Since neither marital status nor blood relation has been identified as a classification subject to heightened scrutiny by courts, the panel applied the deferential standard of rational basis review to the beneficiary policy. In other words, the burden fell on the attorney general to prove that it lacked any rational basis at all — a tall order.
“Quite bluntly,” wrote the majority, “we agree wholeheartedly that those restrictions strike us as absurd and unfair. The restrictions excluding married employees from sharing their benefits with persons other than their spouses and excluding employees from sharing their benefits with blood relatives strike us as ridiculous.” A state employee could sign up his fraternity brother roommate, but not his biological brother who might be rooming with him, the panel noted.
But ridiculous does not equal unconstitutional, said the court.
“Defendant’s policy was crafted through negotiation and bargaining with the unions, and pursuant to the negotiations the policy excluded married persons and close relatives,” the panel found. “The exclusion of the cited groups from the OEAI benefits policy does not clearly demonstrate that the policy is arbitrary or unrelated to the state’s interests. The policy appears to serve the negotiated, bargained-for needs of the individuals affected, and so we conclude that the policy passes muster under rational basis scrutiny.”
The panel added, “We do hope, however, that defendants will see fit and be able to strengthen the policy by eliminating the exceptions we have discussed.”
Rejecting the attorney general’s argument that the Civil Service Commission exceeded its constitutional authority to set government employee compensation, the court found that the benefits in question fall within the scope of its powers, absent a statutory definition of “compensation” to the contrary.
In dissent, Judge Michael J. Riordan argued, “Despite the attorney general’s contention that the proffered reasons were illogical, the trial court performed no inquiry into whether they were supported by anything, even if debatable, in the record. Instead, the trial court simply adopted the proffered justifications as being factual.” The conclusion, for Riordan, naturally followed: “Equal protection is not achieved through the indiscriminate imposition of inequalities. Respect for this principle explains why laws singling out a certain class of citizens for disfavored legal status, or general hardship, are rare.”

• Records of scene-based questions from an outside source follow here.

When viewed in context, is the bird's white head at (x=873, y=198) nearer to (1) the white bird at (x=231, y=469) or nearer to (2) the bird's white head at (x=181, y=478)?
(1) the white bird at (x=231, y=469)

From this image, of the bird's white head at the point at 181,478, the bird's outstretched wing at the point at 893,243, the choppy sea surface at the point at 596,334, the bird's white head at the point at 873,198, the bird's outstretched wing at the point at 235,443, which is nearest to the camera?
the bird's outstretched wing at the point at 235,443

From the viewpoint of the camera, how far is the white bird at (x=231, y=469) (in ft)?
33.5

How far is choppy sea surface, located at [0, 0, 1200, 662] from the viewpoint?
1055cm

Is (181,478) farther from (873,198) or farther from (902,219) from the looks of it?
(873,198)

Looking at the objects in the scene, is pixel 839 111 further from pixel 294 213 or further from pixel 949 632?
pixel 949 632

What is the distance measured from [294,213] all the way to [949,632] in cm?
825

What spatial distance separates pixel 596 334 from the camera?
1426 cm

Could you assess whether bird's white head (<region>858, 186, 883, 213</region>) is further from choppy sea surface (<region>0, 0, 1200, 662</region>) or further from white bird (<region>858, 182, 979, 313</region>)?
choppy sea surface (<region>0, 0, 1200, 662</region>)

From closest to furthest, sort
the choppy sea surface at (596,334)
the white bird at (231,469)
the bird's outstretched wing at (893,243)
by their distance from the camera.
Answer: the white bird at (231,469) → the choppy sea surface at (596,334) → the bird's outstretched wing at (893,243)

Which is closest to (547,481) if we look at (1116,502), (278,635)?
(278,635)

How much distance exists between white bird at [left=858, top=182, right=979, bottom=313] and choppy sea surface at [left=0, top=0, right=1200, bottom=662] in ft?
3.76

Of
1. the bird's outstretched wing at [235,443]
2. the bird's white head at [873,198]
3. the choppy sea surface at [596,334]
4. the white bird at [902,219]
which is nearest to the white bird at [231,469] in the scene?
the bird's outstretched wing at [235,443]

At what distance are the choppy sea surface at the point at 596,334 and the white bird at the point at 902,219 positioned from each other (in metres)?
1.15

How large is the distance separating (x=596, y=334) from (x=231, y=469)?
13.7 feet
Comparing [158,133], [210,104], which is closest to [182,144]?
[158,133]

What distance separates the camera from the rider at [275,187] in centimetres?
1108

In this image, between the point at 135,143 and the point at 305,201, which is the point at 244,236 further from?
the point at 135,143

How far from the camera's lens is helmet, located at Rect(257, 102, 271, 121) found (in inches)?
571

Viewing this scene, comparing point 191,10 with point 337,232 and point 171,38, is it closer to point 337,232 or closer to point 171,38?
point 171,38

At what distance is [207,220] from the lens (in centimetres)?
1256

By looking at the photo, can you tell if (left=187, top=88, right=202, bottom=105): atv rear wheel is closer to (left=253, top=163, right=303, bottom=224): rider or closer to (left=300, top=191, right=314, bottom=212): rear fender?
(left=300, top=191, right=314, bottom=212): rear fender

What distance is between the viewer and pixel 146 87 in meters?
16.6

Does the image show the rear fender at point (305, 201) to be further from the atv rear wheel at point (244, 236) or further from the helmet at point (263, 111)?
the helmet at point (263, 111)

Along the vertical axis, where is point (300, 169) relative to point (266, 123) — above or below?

The majority opinion, in pointing to the policy’s emergence out of negotiations between state employee unions and the Civil Service Commission, might, however, offer clues as to the rationale for its adoption. In response to expansive demands from the unions, the Commission might have been amenable to a more tailored approach that would extend coverage to employees’ significant others — the group of beneficiaries of greatest interest to the unions — without creating an open-ended and potentially very expensive eligibility standard.
Schuette’s office is not content to give the Court of Appeals the final word, telling the Detroit News the day after the ruling, “This is an important case, and we will appeal to the Michigan Supreme Court.”